Meu nome é Andrezza Libel de Oliveira, tenho 26 anos, sou casada e formada em Design Gráfico, atuo como Designer Editorial, trabalhando com livros.

E também tenho Transtorno Afetivo Bipolar (TAB).

Fui criada pela minha avó na infância. Meus pais eram casados e não moravam comigo. Quando se separaram, aos meus 13 anos, fui morar com o meu pai.
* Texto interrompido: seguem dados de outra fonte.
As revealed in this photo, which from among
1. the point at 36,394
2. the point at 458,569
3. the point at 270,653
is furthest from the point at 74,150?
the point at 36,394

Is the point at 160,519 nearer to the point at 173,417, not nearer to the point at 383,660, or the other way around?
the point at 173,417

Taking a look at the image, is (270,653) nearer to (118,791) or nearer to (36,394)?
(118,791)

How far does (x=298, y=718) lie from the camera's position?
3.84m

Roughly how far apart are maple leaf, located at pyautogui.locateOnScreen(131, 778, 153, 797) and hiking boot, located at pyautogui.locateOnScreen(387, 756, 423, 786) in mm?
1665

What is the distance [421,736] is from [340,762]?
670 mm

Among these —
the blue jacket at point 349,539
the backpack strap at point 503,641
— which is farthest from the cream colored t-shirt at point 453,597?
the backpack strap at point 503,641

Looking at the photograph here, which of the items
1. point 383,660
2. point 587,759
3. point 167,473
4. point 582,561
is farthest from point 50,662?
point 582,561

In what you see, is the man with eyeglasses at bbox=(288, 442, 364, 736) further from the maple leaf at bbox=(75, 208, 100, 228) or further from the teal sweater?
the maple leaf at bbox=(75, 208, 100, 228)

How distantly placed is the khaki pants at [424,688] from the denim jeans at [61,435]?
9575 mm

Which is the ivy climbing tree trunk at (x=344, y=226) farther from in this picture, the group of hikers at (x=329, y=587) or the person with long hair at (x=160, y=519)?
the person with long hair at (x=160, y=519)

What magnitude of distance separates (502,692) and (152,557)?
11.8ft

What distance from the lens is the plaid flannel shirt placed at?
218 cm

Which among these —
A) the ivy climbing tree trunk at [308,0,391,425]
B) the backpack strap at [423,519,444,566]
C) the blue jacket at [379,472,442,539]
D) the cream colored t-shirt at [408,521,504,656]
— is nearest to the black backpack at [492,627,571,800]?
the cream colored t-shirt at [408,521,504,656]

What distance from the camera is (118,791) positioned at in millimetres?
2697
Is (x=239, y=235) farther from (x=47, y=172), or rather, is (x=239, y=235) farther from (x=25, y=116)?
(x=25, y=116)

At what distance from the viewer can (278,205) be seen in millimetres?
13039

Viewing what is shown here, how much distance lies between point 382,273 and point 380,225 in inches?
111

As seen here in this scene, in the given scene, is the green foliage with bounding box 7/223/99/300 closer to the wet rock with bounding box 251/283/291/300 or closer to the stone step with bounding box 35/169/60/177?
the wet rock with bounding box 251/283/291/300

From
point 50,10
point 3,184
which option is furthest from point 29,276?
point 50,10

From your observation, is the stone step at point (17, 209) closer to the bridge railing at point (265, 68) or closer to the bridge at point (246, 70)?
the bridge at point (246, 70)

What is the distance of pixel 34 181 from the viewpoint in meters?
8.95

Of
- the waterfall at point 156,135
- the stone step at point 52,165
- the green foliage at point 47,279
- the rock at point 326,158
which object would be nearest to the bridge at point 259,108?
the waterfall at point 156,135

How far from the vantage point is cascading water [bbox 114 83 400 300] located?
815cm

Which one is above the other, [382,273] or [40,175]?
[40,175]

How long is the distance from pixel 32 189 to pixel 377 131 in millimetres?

Com 16 anos, minha mãe queria que eu fizesse terapia para que a nossa relação melhorasse. Foi quando eu conheci a Michele.

Michele foi uma das melhores coisas que já aconteceram na minha vida. Fiz terapia com ela por quase 2 anos e realmente devo boa parte da minha relação com a minha mãe à ela.

Certo dia, em uma consulta, a Michele disse que queria conversar algo sério, levantou da mesa, foi até a estante e pegou um livro, abriu e leu um trecho que explicava o significado de distimia:

“A distimia é definida como uma tristeza que ocorre durante pelo menos dois anos, juntamente com pelo menos dois outros sintomas da depressão.”

Em seguida, ela disse que gostaria que eu me consultasse com um psiquiatra e me indicou de sua confiança. Foi quando recebi meu primeiro diagnóstico médico, ciclotimia:

“Transtorno de humor que causa altos e baixos emocionais. As mudanças de humor na ciclotimia não são tão extremas quanto as que ocorrem em pessoas com transtornos bipolares. Geralmente, pessoas com ciclotimia podem ter uma vida diária comum, embora isso possa ser difícil.”

Eu sempre fui uma criança quieta, uma adolescente pessimista e uma pessoa irritada, mas a Michele conseguiu enxergar quem eu realmente sou e percebeu em mim os comportamentos e sentimentos que não eram naturalmente meus.

Após o diagnóstico, iniciei um tratamento que não mantive por muito tempo. Por ser adolescente e não ser independente na época, eu dependia da concordância dos meus pais com relação ao diagnóstico e tratamento, que não acreditavam na veracidade da doença na época.

Aos 20 anos, as crises se tornaram muito frequentes e a maioria eram depressivas. Parei de sair de casa e de ver amigos. Passei a ir de casa para a faculdade e da faculdade para casa. Foi quando meu namorado (atual marido) me incentivou a procurar um tratamento novamente, e a partir daí tenho mantido tratamento e acompanhamento para o então diagnóstico de TRANSTORNO AFETIVO BIPOLAR.